Tickets for this FREE Alice Tully Hall concert will be available beginning November 4 at the Janet and Leonard Kramer Box Office at Juilliard. Box Office hours are Monday through Friday from 11 AM to 6 PM. For further information, call (212) 769-7406 or go to www.juilliard.edu.
Samuel Barber composed his Symphony No. 1 in One Movement, Op. 9 during the winter of 1935-36 in Rome while he was living there as recipient of the American Prix de Rome. The work had its premiere at the Adriano Theater in Rome with the Augusteo Orchestra conducted by Bernardino Molinari. Barber revised the score in 1942, and the new version was introduced by the New York Philharmonic with conductor Bruno Walter on April 16, 1942.
Bohuslav Martinů completed his Oboe Concerto in 1955. The work was composed for Jiří Tancibudek, oboist of the Czech Philharmonic Orchestra, who emigrated to Australia in 1950 and premiered the work in Sydney and also played it in Europe. František Hanták premiered the concerto in Czechoslovakia in 1960.
Beethoven's Symphony No. 6 in F Major, Op. 68, "Pastoral" was written during the fall of 1807 and spring of 1080 and overlapped with the Fifth Symphony. They were published within weeks of one another and premiered together, the only time Beethoven premiered two symphonies together. The date of the premiere was December 22, 1808 at the Theater an der Wien. The work, in five movements, captures Beethoven's love of nature and his walks in the countryside outside of Vienna. The Juilliard Manuscript Collection contains early additions of Beethoven's symphonies.
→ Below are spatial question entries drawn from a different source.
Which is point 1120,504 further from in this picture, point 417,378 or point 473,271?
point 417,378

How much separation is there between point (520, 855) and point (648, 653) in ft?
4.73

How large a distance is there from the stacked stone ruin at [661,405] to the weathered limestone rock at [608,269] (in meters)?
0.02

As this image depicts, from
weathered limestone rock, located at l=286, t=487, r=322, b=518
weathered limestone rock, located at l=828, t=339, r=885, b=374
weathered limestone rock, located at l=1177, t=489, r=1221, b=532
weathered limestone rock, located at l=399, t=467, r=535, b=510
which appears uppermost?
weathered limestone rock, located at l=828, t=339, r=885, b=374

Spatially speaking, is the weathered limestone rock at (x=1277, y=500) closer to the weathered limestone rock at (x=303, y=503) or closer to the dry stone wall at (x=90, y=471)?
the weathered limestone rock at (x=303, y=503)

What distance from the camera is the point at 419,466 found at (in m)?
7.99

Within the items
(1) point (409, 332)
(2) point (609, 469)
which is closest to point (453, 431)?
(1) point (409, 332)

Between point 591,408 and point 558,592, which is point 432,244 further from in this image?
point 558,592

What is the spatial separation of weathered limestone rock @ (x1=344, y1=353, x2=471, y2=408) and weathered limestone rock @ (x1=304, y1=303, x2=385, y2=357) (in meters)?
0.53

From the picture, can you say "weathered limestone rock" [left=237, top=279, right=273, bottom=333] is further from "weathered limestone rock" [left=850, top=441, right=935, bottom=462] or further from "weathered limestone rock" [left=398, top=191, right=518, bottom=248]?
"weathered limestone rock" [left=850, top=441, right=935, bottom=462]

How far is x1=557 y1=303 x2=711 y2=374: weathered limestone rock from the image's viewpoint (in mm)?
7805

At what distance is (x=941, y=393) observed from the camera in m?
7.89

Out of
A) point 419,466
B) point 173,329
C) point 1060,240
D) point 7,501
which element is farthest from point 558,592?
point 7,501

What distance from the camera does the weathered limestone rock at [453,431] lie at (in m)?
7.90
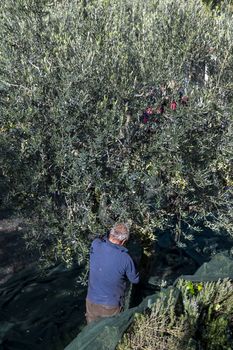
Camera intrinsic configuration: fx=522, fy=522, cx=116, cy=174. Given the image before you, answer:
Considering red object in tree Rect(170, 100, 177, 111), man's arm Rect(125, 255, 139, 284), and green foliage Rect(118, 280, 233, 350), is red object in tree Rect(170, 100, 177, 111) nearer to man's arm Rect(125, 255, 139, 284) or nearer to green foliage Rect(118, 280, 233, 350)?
man's arm Rect(125, 255, 139, 284)

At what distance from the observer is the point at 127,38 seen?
23.0 feet

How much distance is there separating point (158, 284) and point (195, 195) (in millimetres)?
2112

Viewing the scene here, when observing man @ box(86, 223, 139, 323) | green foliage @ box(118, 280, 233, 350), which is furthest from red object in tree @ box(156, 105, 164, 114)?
green foliage @ box(118, 280, 233, 350)

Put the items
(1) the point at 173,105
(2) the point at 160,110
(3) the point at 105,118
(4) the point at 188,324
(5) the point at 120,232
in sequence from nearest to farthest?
(4) the point at 188,324, (3) the point at 105,118, (5) the point at 120,232, (1) the point at 173,105, (2) the point at 160,110

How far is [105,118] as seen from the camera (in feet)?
20.3

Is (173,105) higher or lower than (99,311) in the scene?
higher

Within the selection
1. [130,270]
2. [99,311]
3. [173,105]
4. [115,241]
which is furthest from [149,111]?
[99,311]

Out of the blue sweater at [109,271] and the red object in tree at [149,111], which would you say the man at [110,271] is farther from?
the red object in tree at [149,111]

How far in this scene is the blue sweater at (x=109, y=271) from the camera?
6336 millimetres

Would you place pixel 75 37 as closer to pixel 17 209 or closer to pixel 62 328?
pixel 17 209

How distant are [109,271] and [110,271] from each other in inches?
0.5

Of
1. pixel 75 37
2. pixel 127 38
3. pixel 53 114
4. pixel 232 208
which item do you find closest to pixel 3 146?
pixel 53 114

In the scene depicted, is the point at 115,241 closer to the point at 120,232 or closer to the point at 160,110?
the point at 120,232

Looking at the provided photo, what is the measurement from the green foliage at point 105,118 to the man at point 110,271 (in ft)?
1.16
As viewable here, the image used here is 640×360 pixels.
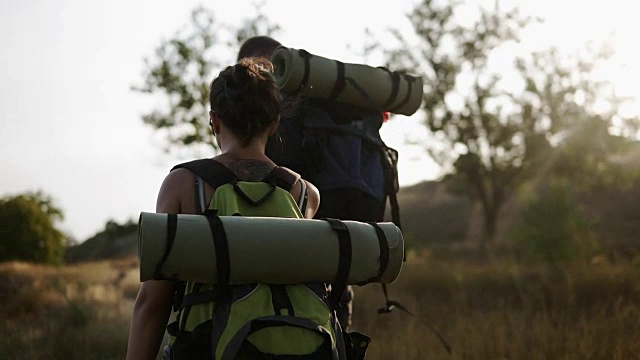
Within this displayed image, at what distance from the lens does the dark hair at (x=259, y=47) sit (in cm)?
415

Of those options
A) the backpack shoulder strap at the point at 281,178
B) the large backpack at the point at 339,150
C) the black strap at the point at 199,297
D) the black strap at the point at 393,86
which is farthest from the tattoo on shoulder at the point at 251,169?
the black strap at the point at 393,86

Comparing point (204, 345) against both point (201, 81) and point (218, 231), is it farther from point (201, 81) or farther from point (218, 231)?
point (201, 81)

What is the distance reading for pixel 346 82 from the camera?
12.3ft

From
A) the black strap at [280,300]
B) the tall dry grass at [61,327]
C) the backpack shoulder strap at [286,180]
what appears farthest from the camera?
the tall dry grass at [61,327]

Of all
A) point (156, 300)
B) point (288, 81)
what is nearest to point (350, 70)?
point (288, 81)

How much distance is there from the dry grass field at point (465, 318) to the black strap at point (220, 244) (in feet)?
9.01

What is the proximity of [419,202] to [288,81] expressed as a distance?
61.9 m

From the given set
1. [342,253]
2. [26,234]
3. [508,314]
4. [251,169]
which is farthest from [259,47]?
[26,234]

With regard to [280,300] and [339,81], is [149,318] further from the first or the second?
[339,81]

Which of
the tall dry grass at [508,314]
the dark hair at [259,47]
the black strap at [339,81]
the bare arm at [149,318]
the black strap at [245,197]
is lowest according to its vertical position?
the tall dry grass at [508,314]

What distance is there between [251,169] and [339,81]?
53.2 inches

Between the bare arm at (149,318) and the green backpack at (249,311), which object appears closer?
the green backpack at (249,311)

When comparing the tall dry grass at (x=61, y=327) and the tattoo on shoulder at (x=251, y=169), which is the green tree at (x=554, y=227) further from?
the tattoo on shoulder at (x=251, y=169)

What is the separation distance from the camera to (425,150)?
100.0 ft
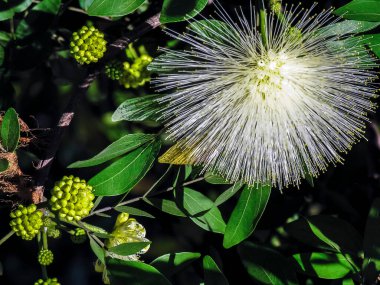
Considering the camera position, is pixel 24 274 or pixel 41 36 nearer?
pixel 41 36

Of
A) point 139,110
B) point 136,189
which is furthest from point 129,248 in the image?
point 136,189

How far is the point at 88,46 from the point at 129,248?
2.08 feet

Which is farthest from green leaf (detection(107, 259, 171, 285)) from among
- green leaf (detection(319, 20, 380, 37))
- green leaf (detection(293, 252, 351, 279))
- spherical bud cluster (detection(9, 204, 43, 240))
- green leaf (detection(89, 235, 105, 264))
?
green leaf (detection(319, 20, 380, 37))

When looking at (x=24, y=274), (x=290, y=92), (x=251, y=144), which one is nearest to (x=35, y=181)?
(x=251, y=144)

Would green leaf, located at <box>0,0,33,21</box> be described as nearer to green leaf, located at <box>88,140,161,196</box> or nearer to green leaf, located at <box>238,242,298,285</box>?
green leaf, located at <box>88,140,161,196</box>

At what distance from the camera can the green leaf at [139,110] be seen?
195 cm

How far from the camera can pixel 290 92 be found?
1.90 metres

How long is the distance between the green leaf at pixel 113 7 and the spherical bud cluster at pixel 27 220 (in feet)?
2.01

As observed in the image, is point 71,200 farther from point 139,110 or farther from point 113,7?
point 113,7

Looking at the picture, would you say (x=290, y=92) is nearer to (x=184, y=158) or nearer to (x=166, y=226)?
(x=184, y=158)

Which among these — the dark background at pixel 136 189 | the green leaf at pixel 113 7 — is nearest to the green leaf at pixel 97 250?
the dark background at pixel 136 189

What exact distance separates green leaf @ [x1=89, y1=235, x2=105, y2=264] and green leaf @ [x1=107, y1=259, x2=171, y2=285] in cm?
2

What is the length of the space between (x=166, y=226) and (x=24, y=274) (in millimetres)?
1143

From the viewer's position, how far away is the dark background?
235 cm
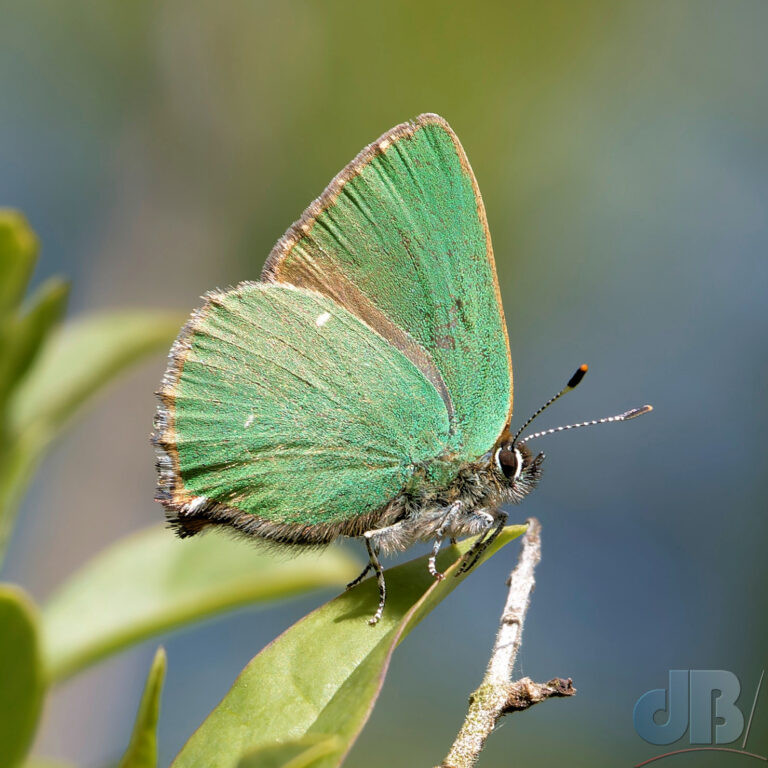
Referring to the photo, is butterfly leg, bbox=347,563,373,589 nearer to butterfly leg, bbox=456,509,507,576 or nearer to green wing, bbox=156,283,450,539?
green wing, bbox=156,283,450,539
These are housed at Juilliard and available online at www.juilliardmanuscriptcollection.org.
James DePreist is director of conducting and orchestral Studies at Juilliard and the newly-named artistic advisor to the Pasadena Symphony and Pops. He is laureate music director of the Oregon Symphony and served as permanent conductor of the Tokyo Metropolitan Symphony Orchestra from 2005 until 2008.
As a guest conductor, Mr. DePreist has appeared with every major North American orchestra, and internationally, he has conducted in Amsterdam, Berlin, Budapest, Copenhagen, Helsinki, Manchester, Melbourne, Munich, Prague, Rome, Rotterdam, Seoul, Stockholm, Stuttgart, Sydney, Tel Aviv, Tokyo and Vienna. He made his London debut with the London Symphony at the Barbican Centre in April 2005.
Mr. DePreist returned to the Aspen Music Festival in August. In addition to Aspen, he appears regularly with the Boston Symphony at Tanglewood, The Philadelphia Orchestra at the Mann Music Center, and the Juilliard Orchestra at Lincoln Center and Carnegie Hall.
With more than 50 recordings to his credit, Mr. DePreist has a substantial discography. His varied recorded repertoire includes a celebrated Shostakovich series with the Helsinki Philharmonic and 15 recordings with the Oregon Symphony which have helped establish that orchestra as first rank.
Mr. DePreist has been awarded 13 honorary doctorates and is the author of two books of poetry. He is an elected fellow of the American Academy of Arts and Sciences and the Royal Swedish Academy of Music, and is a recipient of the Insignia of Commander of the Order of the Lion of Finland, the Medal of the City of Québec and is an Officer of the Order of Cultural Merit of Monaco. In 2005, James DePreist was presented with the Presidential National Medal of Arts, the nation's highest honor for artistic excellence.